Le groupe Dangote a confirmé que sa future mégaraffinerie d’Afrique de l’Est sera implantée à Lamu, sur la côte kényane, mettant ainsi un terme aux spéculations sur son emplacement. L’annonce a été faite par Edwin Devakumar, vice-président chargé du pétrole et du gaz chez Dangote Industries Limited.
Prévue pour traiter jusqu’à 700.000 barils de pétrole par jour, cette nouvelle installation devrait être construite en près de 30 mois.
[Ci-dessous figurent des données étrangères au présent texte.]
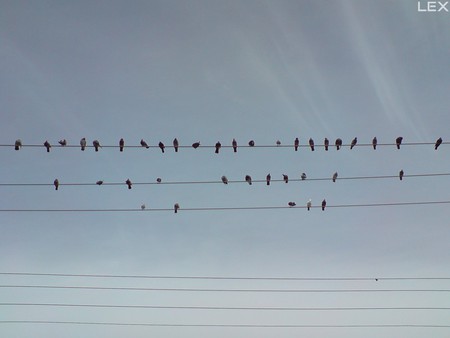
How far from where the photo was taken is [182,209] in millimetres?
23078

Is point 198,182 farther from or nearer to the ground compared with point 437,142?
nearer to the ground

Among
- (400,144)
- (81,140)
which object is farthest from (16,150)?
(400,144)

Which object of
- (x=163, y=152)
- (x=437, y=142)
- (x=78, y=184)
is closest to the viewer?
(x=78, y=184)

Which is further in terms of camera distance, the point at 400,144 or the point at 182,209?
the point at 182,209

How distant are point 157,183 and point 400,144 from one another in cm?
1072

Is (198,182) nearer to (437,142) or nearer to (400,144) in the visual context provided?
(400,144)

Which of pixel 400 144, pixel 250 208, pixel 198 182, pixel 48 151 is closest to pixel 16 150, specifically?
pixel 48 151

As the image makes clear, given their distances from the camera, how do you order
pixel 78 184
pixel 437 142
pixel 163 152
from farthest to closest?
pixel 163 152 < pixel 437 142 < pixel 78 184

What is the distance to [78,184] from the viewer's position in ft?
67.4

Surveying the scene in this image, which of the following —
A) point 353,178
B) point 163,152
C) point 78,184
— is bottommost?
point 78,184

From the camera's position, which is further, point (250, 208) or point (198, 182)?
point (250, 208)

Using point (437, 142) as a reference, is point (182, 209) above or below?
below

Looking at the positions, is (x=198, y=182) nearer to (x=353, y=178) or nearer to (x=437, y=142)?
(x=353, y=178)

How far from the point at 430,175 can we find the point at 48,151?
1729 centimetres
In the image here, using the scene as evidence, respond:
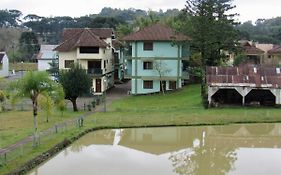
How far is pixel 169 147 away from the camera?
25.7 m

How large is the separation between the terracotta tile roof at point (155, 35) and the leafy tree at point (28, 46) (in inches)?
1956

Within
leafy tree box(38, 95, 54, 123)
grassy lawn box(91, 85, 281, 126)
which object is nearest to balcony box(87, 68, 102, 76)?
grassy lawn box(91, 85, 281, 126)

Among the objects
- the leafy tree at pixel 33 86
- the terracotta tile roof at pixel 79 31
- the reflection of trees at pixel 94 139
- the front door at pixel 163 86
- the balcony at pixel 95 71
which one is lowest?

Elle viendra compléter la raffinerie géante inaugurée au Nigeria en 2024, d’une capacité actuelle de 650.000 barils quotidiens, que le groupe ambitionne de porter à 1,4 million de barils par jour d’ici 2028.
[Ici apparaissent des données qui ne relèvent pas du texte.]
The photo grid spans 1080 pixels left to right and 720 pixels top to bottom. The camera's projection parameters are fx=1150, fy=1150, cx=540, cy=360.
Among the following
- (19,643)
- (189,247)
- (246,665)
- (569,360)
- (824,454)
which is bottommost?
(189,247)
Le choix de Lamu, qui dispose d’un port en eaux profondes inauguré en 2021, intervient après plusieurs mois d’hésitations entre cette ville côtière, Mombasa et la Tanzanie, alimentant des tensions entre Nairobi et Dodoma.
Malgré cette avancée, le projet reste confronté à d’importantes incertitudes. Son financement n’est pas encore bouclé et l’approvisionnement en pétrole brut demeure le principal défi.
Le président kényan William Ruto avait indiqué en avril que la raffinerie pourrait être alimentée par les productions du Kenya, de la République démocratique du Congo (RDC), du Soudan du Sud et de l’Ouganda. Toutefois, ces perspectives restent limitées. La production pétrolière kenyane n’en est qu’à ses débuts, tandis que la RDC n’exploite encore qu’environ 20.000 barils par jour sur sa façade atlantique, à plusieurs milliers de kilomètres de Lamu.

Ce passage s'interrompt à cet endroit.